■ **RECORDED DATA**:
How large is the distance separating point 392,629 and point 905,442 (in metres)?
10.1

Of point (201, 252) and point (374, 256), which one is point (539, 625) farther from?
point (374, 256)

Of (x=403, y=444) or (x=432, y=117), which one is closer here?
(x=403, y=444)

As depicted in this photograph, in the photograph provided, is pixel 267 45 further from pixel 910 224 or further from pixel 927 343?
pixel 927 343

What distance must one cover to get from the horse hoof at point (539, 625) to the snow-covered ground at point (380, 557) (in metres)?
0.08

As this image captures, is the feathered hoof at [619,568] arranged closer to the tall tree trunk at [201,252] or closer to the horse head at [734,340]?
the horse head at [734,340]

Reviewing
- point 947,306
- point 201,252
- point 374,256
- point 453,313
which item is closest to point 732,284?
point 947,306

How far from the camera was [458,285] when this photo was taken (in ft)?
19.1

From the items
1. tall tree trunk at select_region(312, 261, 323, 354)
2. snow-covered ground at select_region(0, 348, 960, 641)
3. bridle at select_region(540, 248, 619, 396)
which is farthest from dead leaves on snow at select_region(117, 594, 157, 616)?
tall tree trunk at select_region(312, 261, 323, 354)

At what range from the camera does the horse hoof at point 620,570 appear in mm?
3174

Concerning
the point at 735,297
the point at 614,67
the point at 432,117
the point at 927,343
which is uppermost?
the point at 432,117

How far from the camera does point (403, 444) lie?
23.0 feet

■ **INSTRUCTIONS FOR THE TASK**: Copy everything from the line containing "As this image" down to the end of the listing, substituting "halter" for "bridle" and leaving the rest unchanged.

■ **RESPONSE BELOW**:
As this image captures, is the feathered hoof at [619,568] arranged closer to the tall tree trunk at [201,252] or closer to the horse head at [734,340]?
the horse head at [734,340]

Reviewing
- point 947,306
- point 201,252
- point 374,256
- point 453,313
which item is closest to point 732,284?
point 947,306

How far from the camera was [458,285] when this photo was taken (in ft)?
19.1

From the items
1. tall tree trunk at select_region(312, 261, 323, 354)
2. snow-covered ground at select_region(0, 348, 960, 641)
3. halter at select_region(540, 248, 619, 396)
which is farthest from dead leaves on snow at select_region(117, 594, 157, 616)?
tall tree trunk at select_region(312, 261, 323, 354)

At what range from the camera does the horse hoof at point 620,570 appear in mm?
3174

Concerning
the point at 735,297
the point at 614,67
the point at 432,117
the point at 927,343
which is uppermost?
the point at 432,117

How far from the camera does point (403, 444) lie?
23.0 feet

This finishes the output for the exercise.